Despite the fact that social media advertising has yet to hit its stride and is taking some lumps for low click rates when compared to high pageviews, it will succeed. Social media is a different type of advertising platform from information-oriented websites and the two should not be compared.
The reality is that social media delivers the holy grail for advertisers on the Internet: a mass-concentrated U.S. audience reach similar to television.
The top 25 social media networks delivered over 155 million unique visitors in Feb. 2008 with 70 percent coming from MySpace, Facebook and Classmates.com. Add in YouTube and Flickr and you get another 60 million totaling an estimated 215 million humans viewing social media monthly.
Compare that to television where an average 24-hour period delivers around 50 million unique viewers. The highest viewership day of the year, Super Bowl Sunday, has an estimated 110 million unique U.S. residents viewing television. Even over an entire month there is arguably less than 200 million total unique television viewers.
The Internet has become a powerful platform for advertisers to reach mass audiences via user generated video too. According to comScore Video Metrix, U.S. Internet users viewed over 10 billion videos online in the month of December alone. Imagine a 15 to 30 second commercial with each video view and the Internet seems ready today to compete with broadcast TV in delivering commercial views.

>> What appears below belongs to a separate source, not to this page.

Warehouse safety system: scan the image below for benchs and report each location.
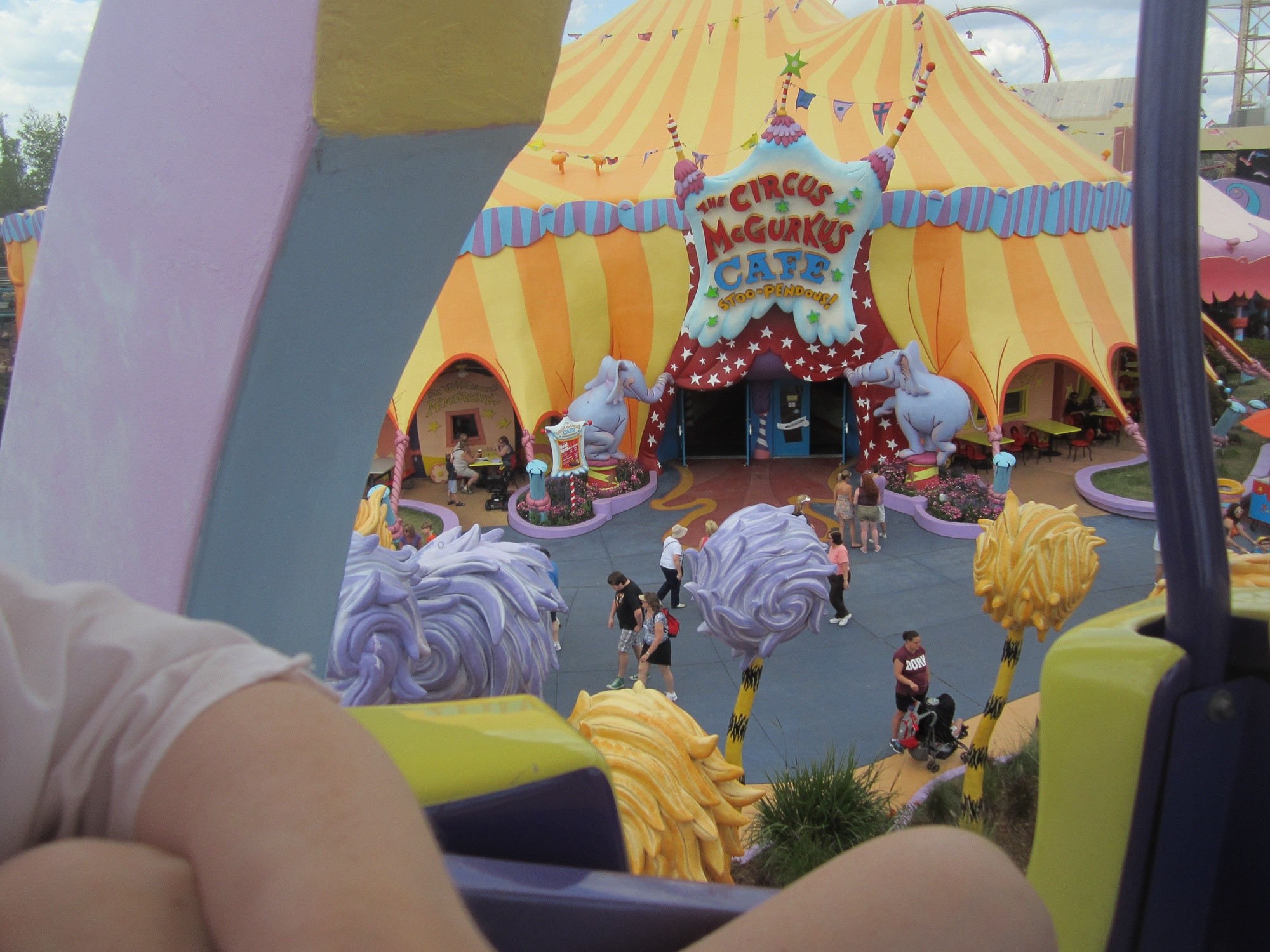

Advertising on social media is not about clicks or click rate any more than TV commercials are; it’s about quickly reaching reaching a huge U.S audience. Sooner rather than later, advertisers will see social media as a great way to reach mass audiences. After all, in terms of audience size there are several Super Bowls every day on Facebook, MySpace and YouTube!
It simply doesn’t matter what the click rate is for Facebook, MySpace and YouTube because they reach huge audiences that major advertisers like Ford, Pepsi and McDonald’s can’t help but see the value in. Predictably, Adwords buyers will see the value too.
Click rates are a reflection of pageviews and social media sites similar to TV have a large overlapping audience that hang around them all day, every day. Television would have a low click rate too if an ad campaign were measured over the course of a months worth of programs on the same network, assuming you could click the screen.
People also tune in and out of TV just like they do with social media. According to Compete’s figures for every unique visitor to YouTube there are 54 pageviews. With Facebook, a unique visitor creates an amazing 564 pageviews in a month and on MySpace each person generates a staggering 1,110 pageviews.
The social media audience is loyal, large and habit-oriented just like broadcast TV. They also hit the prime youth-tilting demographic who are big spenders online and are considered a high value audience by ad agencies and advertisers. Ultimately, what advertisers value is the audience, not just the clicks.